Read the full TechCrunch article here (By Connie Loizos)
TC: You get together, and then you settle on creating a retail pets business? Why?
RC: We were doing affiliate marketing and we wanted to own the entire customer experience and were looking for big categories that were underpenetrated. In fact, we thought the jewelry space was ripe for disruption, so we started going to trade shows and building the site and the back end.

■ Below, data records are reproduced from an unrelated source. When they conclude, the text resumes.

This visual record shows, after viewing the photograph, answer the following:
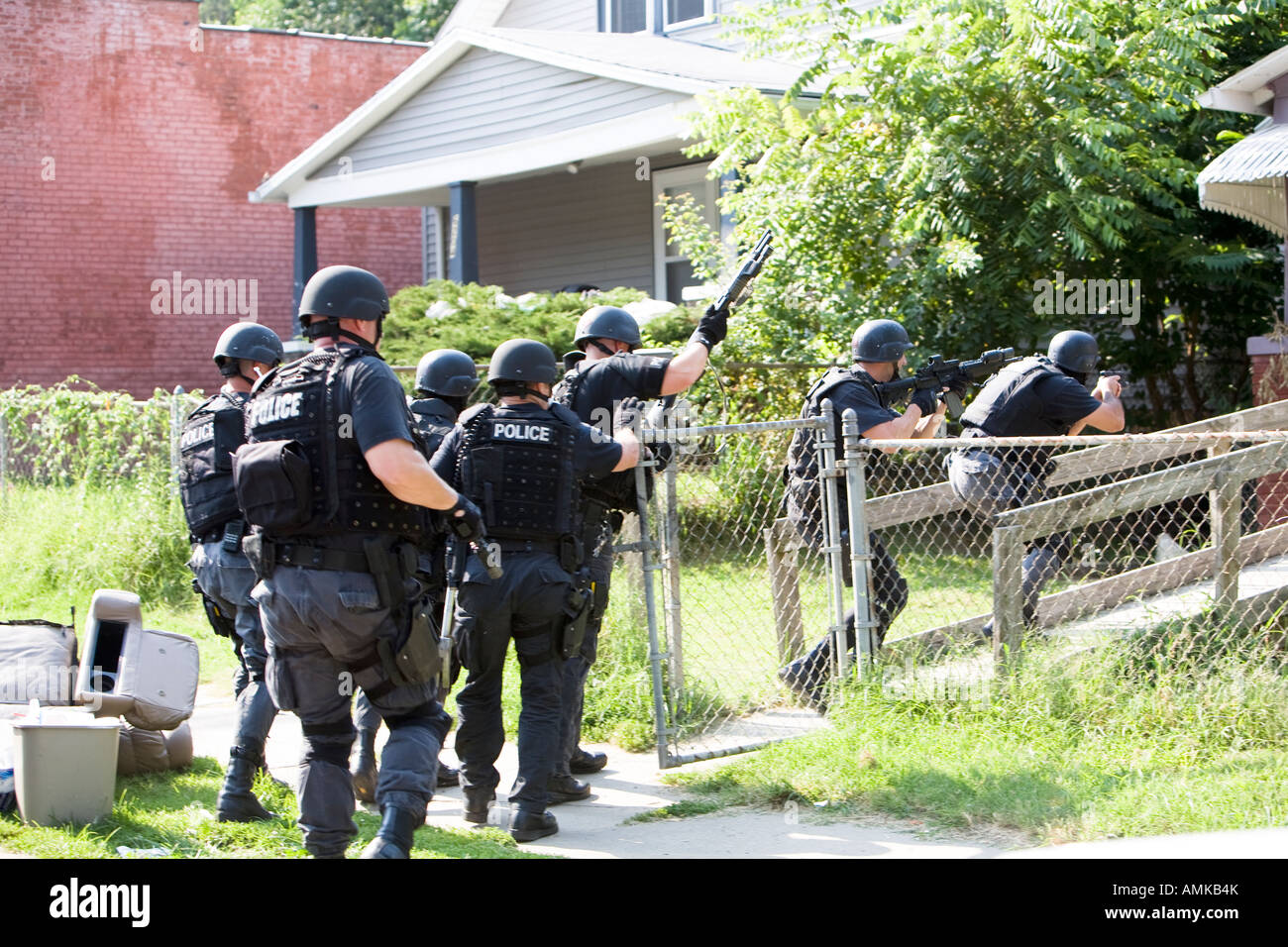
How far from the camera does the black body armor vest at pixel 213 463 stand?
18.0 ft

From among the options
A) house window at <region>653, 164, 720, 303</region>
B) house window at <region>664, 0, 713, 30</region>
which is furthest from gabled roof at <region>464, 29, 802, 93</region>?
house window at <region>653, 164, 720, 303</region>

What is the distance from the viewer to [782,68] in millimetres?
15477

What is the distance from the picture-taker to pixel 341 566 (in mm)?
4238

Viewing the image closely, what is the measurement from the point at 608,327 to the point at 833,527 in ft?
4.59

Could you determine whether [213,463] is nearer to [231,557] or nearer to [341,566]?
[231,557]

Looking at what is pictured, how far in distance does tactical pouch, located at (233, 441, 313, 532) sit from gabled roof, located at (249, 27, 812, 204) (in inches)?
378

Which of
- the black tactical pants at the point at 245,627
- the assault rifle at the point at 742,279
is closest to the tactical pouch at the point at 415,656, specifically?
the black tactical pants at the point at 245,627

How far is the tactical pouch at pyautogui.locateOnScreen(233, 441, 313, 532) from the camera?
414 cm

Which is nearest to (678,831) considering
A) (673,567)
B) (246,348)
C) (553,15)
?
(673,567)

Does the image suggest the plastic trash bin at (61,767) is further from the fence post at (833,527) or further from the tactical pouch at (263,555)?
the fence post at (833,527)

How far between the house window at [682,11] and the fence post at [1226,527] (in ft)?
42.8

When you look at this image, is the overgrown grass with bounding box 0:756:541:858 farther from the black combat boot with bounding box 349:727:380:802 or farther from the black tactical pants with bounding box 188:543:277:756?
the black tactical pants with bounding box 188:543:277:756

We even spent a few hundred thousand dollars on jewelry and we were a few weeks away from launching the company, but I have a poodle, Tylee, who’s now 12 years old, and I would go every couple of weeks to buy products from this store owner who knew me and who I really trusted and who was a pet lover like me. And I had this epiphany; I realized I’m so much more passionate about this category. So we sold the jewelry, luckily getting back most of our money, and started Chewy.

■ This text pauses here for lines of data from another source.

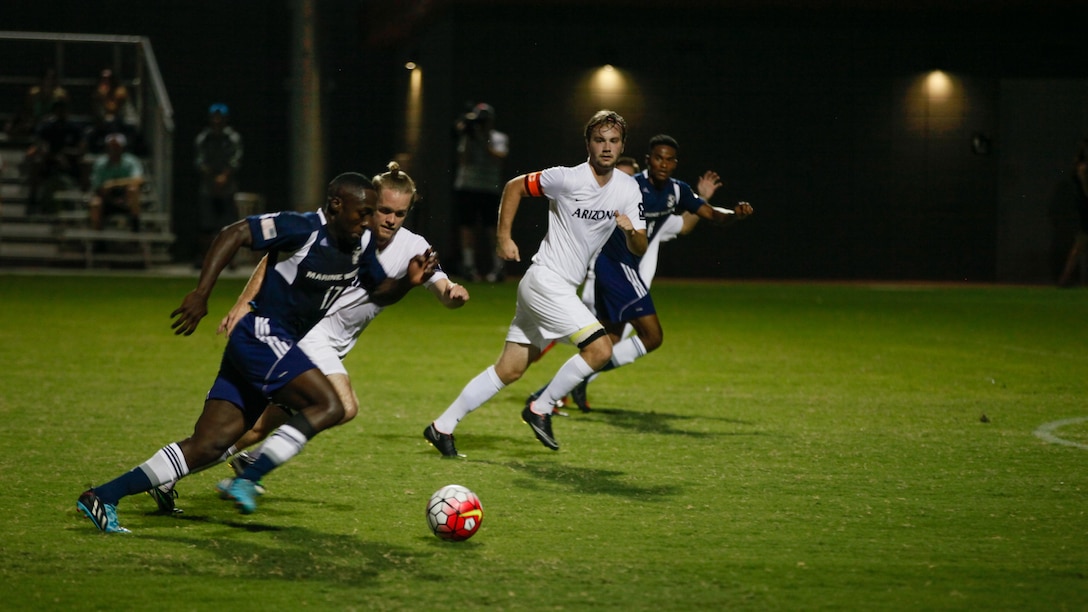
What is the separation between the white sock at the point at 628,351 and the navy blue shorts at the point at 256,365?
3700 millimetres

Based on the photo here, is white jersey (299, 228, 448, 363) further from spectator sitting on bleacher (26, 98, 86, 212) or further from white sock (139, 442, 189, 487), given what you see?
spectator sitting on bleacher (26, 98, 86, 212)

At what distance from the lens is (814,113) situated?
22.8 metres

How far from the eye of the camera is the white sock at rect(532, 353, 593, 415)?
754 cm

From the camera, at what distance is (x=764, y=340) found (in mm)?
13789

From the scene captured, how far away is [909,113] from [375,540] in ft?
63.8

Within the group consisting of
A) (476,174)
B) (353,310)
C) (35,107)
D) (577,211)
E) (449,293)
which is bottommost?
(353,310)

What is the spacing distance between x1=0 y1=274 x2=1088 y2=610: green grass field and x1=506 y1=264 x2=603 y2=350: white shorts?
2.23 ft

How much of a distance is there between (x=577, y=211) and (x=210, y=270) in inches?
108

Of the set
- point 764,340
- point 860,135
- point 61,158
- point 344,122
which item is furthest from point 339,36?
point 764,340

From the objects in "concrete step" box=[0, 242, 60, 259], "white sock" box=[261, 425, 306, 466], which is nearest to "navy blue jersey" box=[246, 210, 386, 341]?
"white sock" box=[261, 425, 306, 466]

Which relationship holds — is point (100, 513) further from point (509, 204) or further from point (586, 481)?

TC: Obviously, you’d heard of the terrible fate of dot.com high-flier Pets.com. Why didn’t that dissuade you?
RC: The world was full of business models back then that didn’t make sense. People weren’t online. They were using dial-up. They weren’t comfortable putting their credit cards online. But over time, so much changed, including that the pets market had moved up into high-margin, higher-retail price points. You could also suddenly ship 30-pound boxes from most of the country overnight, thanks to shipping density.
TC: You were living in Dania Beach, Florida — not exactly a tech hub at the time. Did you think about moving?
RC: I had family here, growing up. I also knew it would be really expensive to build out customer service in a big city. So it ended up working out really well. But you’re right, from a financing standpoint, south Florida is not a popular tech hub. We also had the fact that we were going head-to-head with Amazon, that I have no college education and the demise of Pets.com, and so when we talked with VCs, it was like, ‘We’ll pass.’
TC: Without outside help, how did you get started?
RC: We contacted a local distributor who worked with a [third-party logistics] company that was next to him, and we started buying product the same day. Then we started marketing to cities and states near fulfillment centers, using all direct-response marketing that we were able to optimize on the fly. We’d buy the inventory as we sold it and we were doing almost everything ourselves, so if an order came in and we didn’t have inventory, I’d go buy the product and ship it out from a local Kinkos.
For the first couple of years, it was three guys and a call center.
TC: When did that change?
RC: We hit an inflection point where three [third-party logistics companies] we were working with [were getting overwhelmed]. We’d give them weekly or monthly projections so they could plan ahead and have warehouse space, but they didn’t fully believe our growth and by the end of 2013, we had these 3PLs that couldn’t scale any more, so we had to bring fulfillment in-house.
We didn’t know anything about this, so we hired a bunch of people who were experts in fulfillment and we flew to Mechanicsburg, Pa. to lease a 400,000-square-foot space, and within nine months or so, we became expert at doing fulfillment. It was risky. It was totally outside of our areas of competence. But by August of 2014, after breaking everything first, that center was humming along, and then we launched another in Reno. At that point, we went national.
TC: You say VCs weren’t interested. What happened exactly?
RC: Almost from the beginning we reached out to investors, but I knew nothing about raising capital. I have no network. I come from a middle-class family. I don’t have a rich uncle. We just started cold-calling VCs and I learned the hard way that’s not how it works. I got turned down basically every single time, until Larry [Cheng of Volition Capital] invested, and it was not a competitive process.
TC: What convinced Larry to write you that first check?
RC: We’d reached out to Volition six to nine months earlier and spoke to an associate who took down our information, and they followed up with us in late 2012. We’d given them our projections and we were crushing our numbers. Larry was going to Disneyland anyway with his family, so he decided to make a pit stop to meet with us. I remember he was like, ‘Who is going to take this company to $100 million in sales?’ and I was like, ‘Me! Who do you think?’
I looked very young at the time so I think I was easy to underestimate. I’ve been slightly aged now from Chewy. But he gave us that needed credibility. Then Greenspring Associates — they’re investors in Volition — came in to lead our Series B.